Materials and Methods

This meta-analysis was conducted in accordance with the Preferred Reporting Items for Systematic Reviews and Meta-analyses (PRISMA) guidelines [11]. A pre-specified protocol that included the data sources, search strategy, inclusion/exclusion criteria for the articles, and analysis methods was developed before the beginning of this study.

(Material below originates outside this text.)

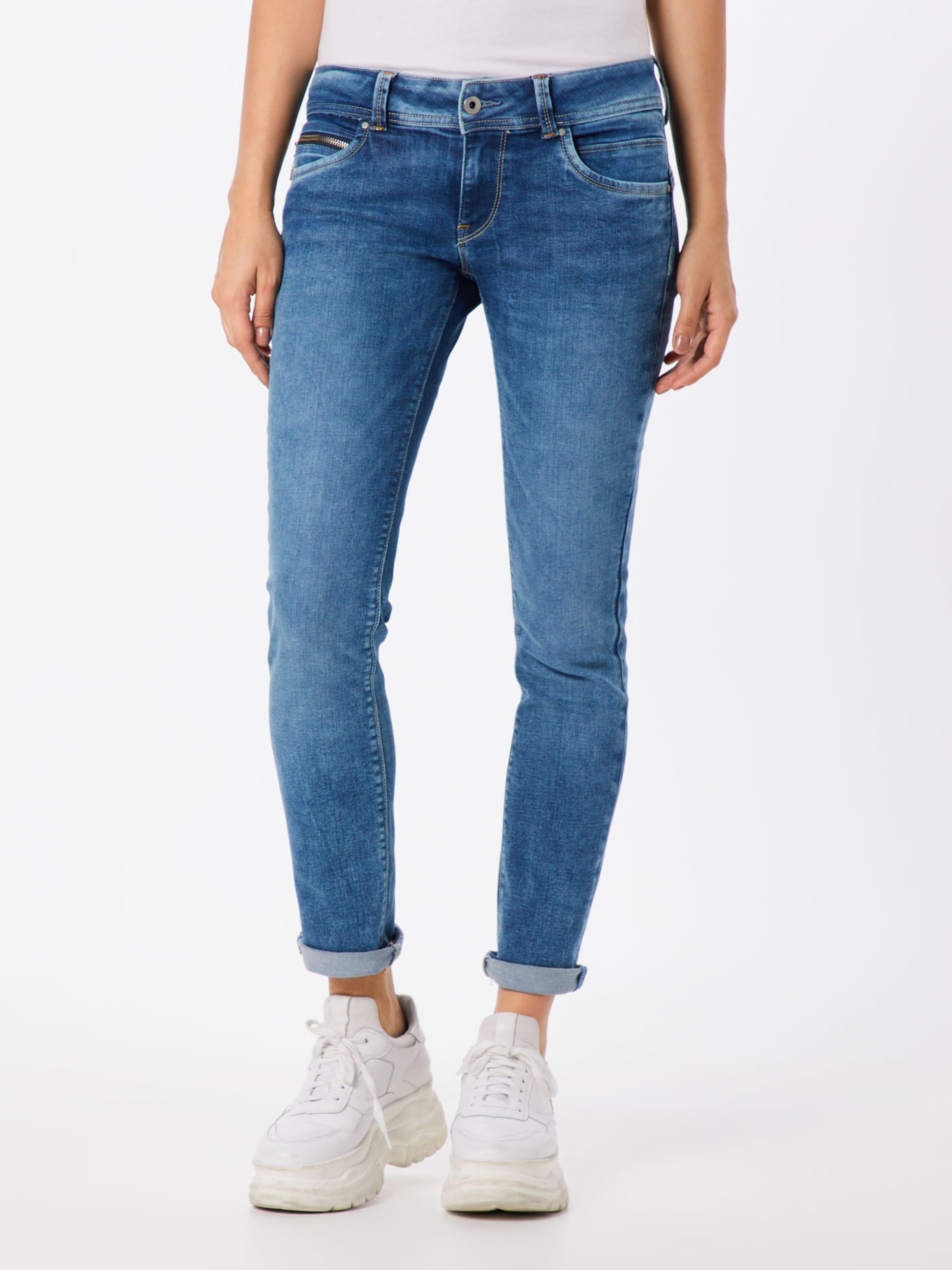 In 'new Blue Jeans Denim Pepe Brooke' iOTkXPZu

Selection criteria and search strategy

We followed the Meta-analysis Of Observational Studies in Epidemiology (MOOSE) [12]. A systematic search was conducted by the authors (Z.S. and H.C.M). The identification of relevant studies was conducted in a search of the Cochrane Databases, PubMed, Medline, and EMBASE up to June 2013, using the following terms without any restriction on language. The search terms were “cervical cancer”, “cervical tumor”, “cervical neoplasm”, “cervical adenocarcinoma”, “uterine cervix cancer”, “CC”, “glutathione-S-transferase”, “GST”, “GSTM”, “polymorphism”, “polymorphisms”, and “variant”. The PubMed search strategy is shown in (Figure 1). The references of all eligible articles were checked for other relevant articles.
Figure 1

PUBMED search strategy.

Inclusion/exclusion criteria

The inclusion criteria were as follows: case-control studies that investigated the association between GSTM1 polymorphisms and the risk of CC and studies that presented original data and the numbers of null GSTM1 genotypes among the cases and controls. Exclusion criteria included the following: duplicate publications; case reports; insufficient data to construct a 2×2 table of the test result; precancerous lesions included among the cases; lack of a control group; and abstracts, reviews, talks, and review class documentations.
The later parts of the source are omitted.